Кстати, от него мне прислали огромный букет хризантем и записку. В записке было всего три слова: "Скорейшего выздоровления. Отомщу". Я, конечно, поняла, что мстить Сметанин собирается не мне, а тем, кто подослал ко мне подъездного убийцу.
А тут еще Юля! Выдумала неизвестно что!
Дескать, давай мы тебя похороним!
— Здравствуйте! — сказала я. — Еще чего! Я, слава богу, жива и, как говорит Толик, дешево отделалась.
— Я тебе объясню. Хоронить мы будем, конечно, не тебя, а твоего морока. А ты с Толиком пока уедешь в Толедо или в Оро. Так мы убьем…
— Опять ты про "убьем"!
— Прости, но из песни слов не выкинешь. Так мы убьем сразу двух зайцев: ты поправишь свое здоровье на курорте в Оро или в Толедо, а тем временем твои враги успокоятся и не станут больше совершать на тебя покушений.
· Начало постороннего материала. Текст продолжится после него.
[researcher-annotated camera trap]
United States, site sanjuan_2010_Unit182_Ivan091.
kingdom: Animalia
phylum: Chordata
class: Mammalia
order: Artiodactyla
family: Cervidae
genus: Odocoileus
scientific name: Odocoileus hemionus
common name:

— "Ее звали Никита" какая-то получается.
— Ну и что? Никита — это классика. Кто сказал, что нельзя учиться у классики. Давай тихонечко предупредим всех твоих самых близких — маму там, бабу Зину, что на самом деле ты жива. А морок возьмем и похороним. И гулять в Испании!
— Заманчиво. Но как-то… страшновато. Ведь это все равно что накликать на себя смерть.
— Ничего подобного! Наоборот, дольше жить будешь. Это не накликать на себя смерть, а перехитрить ее!
Словом, Юля меня убедила пуститься в эту авантюру. Маму я предупредила, что умирать на самом деле не собираюсь, Толику сказала, что хочу с ним поехать в Толедо, и так мы провернули затею с похоронами.